Description of the task:
What is needed is an exact copy of all the entries below.

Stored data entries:
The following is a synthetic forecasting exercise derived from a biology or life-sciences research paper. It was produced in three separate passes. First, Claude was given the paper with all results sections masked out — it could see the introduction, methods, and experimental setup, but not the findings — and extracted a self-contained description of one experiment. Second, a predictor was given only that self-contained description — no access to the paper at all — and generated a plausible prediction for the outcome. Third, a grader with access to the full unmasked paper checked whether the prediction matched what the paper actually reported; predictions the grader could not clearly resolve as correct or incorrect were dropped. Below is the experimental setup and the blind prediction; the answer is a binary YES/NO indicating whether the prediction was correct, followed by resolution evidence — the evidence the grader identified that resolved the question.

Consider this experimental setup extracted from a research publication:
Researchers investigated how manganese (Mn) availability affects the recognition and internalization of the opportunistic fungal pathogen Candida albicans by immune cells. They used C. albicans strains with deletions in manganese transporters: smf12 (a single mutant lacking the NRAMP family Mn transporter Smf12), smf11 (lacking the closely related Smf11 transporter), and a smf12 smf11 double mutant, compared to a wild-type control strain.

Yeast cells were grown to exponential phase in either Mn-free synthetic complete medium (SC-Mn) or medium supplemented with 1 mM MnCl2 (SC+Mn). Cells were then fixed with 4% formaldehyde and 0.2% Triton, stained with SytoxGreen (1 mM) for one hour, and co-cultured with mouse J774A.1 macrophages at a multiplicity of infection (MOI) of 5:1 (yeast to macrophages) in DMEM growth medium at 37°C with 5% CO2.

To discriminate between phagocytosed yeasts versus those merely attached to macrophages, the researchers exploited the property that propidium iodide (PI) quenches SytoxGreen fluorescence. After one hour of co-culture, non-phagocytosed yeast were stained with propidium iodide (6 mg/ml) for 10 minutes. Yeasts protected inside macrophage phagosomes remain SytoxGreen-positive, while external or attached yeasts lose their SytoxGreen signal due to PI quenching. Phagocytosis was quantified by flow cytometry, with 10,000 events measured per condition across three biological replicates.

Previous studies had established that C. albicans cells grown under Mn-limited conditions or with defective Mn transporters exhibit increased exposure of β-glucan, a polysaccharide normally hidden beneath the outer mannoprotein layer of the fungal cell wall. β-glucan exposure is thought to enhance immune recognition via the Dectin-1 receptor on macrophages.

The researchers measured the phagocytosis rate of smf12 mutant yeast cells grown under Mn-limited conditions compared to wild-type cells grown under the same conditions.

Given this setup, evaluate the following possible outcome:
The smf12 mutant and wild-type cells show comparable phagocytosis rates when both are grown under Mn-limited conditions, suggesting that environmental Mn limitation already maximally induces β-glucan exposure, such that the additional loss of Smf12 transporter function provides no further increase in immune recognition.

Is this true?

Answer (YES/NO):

Written solution:
The following is a synthetic forecasting exercise derived from a biology or life-sciences research paper. It was produced in three separate passes. First, Claude was given the paper with all results sections masked out — it could see the introduction, methods, and experimental setup, but not the findings — and extracted a self-contained description of one experiment. Second, a predictor was given only that self-contained description — no access to the paper at all — and generated a plausible prediction for the outcome. Third, a grader with access to the full unmasked paper checked whether the prediction matched what the paper actually reported; predictions the grader could not clearly resolve as correct or incorrect were dropped. Below is the experimental setup and the blind prediction; the answer is a binary YES/NO indicating whether the prediction was correct, followed by resolution evidence — the evidence the grader identified that resolved the question.

Consider this experimental setup extracted from a research publication:
Researchers investigated how manganese (Mn) availability affects the recognition and internalization of the opportunistic fungal pathogen Candida albicans by immune cells. They used C. albicans strains with deletions in manganese transporters: smf12 (a single mutant lacking the NRAMP family Mn transporter Smf12), smf11 (lacking the closely related Smf11 transporter), and a smf12 smf11 double mutant, compared to a wild-type control strain.

Yeast cells were grown to exponential phase in either Mn-free synthetic complete medium (SC-Mn) or medium supplemented with 1 mM MnCl2 (SC+Mn). Cells were then fixed with 4% formaldehyde and 0.2% Triton, stained with SytoxGreen (1 mM) for one hour, and co-cultured with mouse J774A.1 macrophages at a multiplicity of infection (MOI) of 5:1 (yeast to macrophages) in DMEM growth medium at 37°C with 5% CO2.

To discriminate between phagocytosed yeasts versus those merely attached to macrophages, the researchers exploited the property that propidium iodide (PI) quenches SytoxGreen fluorescence. After one hour of co-culture, non-phagocytosed yeast were stained with propidium iodide (6 mg/ml) for 10 minutes. Yeasts protected inside macrophage phagosomes remain SytoxGreen-positive, while external or attached yeasts lose their SytoxGreen signal due to PI quenching. Phagocytosis was quantified by flow cytometry, with 10,000 events measured per condition across three biological replicates.

Previous studies had established that C. albicans cells grown under Mn-limited conditions or with defective Mn transporters exhibit increased exposure of β-glucan, a polysaccharide normally hidden beneath the outer mannoprotein layer of the fungal cell wall. β-glucan exposure is thought to enhance immune recognition via the Dectin-1 receptor on macrophages.

The researchers measured the phagocytosis rate of smf12 mutant yeast cells grown under Mn-limited conditions compared to wild-type cells grown under the same conditions.

Given this setup, evaluate the following possible outcome:
The smf12 mutant and wild-type cells show comparable phagocytosis rates when both are grown under Mn-limited conditions, suggesting that environmental Mn limitation already maximally induces β-glucan exposure, such that the additional loss of Smf12 transporter function provides no further increase in immune recognition.

Is this true?

Answer (YES/NO):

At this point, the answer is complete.